A spokeswoman for Lilly told the BMJ that in its clinical studies the proportion of patients experiencing pancreatitis was similar among exenatide, placebo, and comparator controlled groups of participants.
She said that five postmarketing retrospective cohort studies, including a study conducted independently of Lilly or Amylin, which originally developed exenatide, have used a longitudinal design and data on insurance claims to evaluate the risk of acute pancreatitis in patients taking the drug. “These studies have not demonstrated significantly increased risk of acute pancreatitis associated with exenatide compared to other antidiabetic therapies,” she said.

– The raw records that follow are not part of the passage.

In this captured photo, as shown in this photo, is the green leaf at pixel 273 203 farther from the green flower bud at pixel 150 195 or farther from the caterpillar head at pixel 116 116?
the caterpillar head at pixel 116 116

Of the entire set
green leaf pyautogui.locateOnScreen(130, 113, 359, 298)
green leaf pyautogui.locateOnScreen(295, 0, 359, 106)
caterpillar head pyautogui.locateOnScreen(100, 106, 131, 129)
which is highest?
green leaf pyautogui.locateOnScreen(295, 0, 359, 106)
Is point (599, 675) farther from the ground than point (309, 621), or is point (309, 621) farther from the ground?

The BMJ asked companies that make or market other GLP-1 based drugs if they agreed that the increased risk of pancreatitis was a class effect. The response was mixed.
Bristol-Myers Squibb and AstraZeneca, marketers of saxagliptin, declined to comment on the class effect. Others acknowledged a possible association, including Sanofi, which markets lixisenatide. It said, “Acute pancreatitis has been possibly associated with the use of incretin based therapies [GLP-1 based drugs].”
Boehringer Ingelheim acknowledged that various drugs in the class were associated with pancreatitis. “The number of reports of pancreatitis was higher in linagliptin treated patients compared to comparator treated patients. The data are reflected in the approved linagliptin labels, and pancreatitis is included in the side effect profile,” a spokesperson said.
Takeda, which makes alogliptin (marketed as Nesina), told the BMJ that the JAMA Internal Medicine study had not looked at its drug. But it said, “In the clinical trial program for Nesina, pancreatitis was reported in 11 of 5902 (0.2%) patients receiving Nesina 25 mg daily, compared to five of 5183 (0.1%) patients receiving all comparators.”
Novo Nordisk didn’t respond to questions.